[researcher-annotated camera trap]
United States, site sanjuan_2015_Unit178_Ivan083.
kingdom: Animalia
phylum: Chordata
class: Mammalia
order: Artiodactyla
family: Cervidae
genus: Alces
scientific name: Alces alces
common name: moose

==

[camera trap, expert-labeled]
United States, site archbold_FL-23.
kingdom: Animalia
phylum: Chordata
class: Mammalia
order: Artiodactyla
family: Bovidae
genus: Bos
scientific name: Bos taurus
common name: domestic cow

## WHAT THIS TASK INVOLVES
Using the entries above, give again exactly the lines from the line holding "[researcher-annotated camera trap]" through the line holding "common name: moose". Include both end lines and nothing else.

## TASK SOLUTION
[researcher-annotated camera trap]
United States, site sanjuan_2015_Unit178_Ivan083.
kingdom: Animalia
phylum: Chordata
class: Mammalia
order: Artiodactyla
family: Cervidae
genus: Alces
scientific name: Alces alces
common name: moose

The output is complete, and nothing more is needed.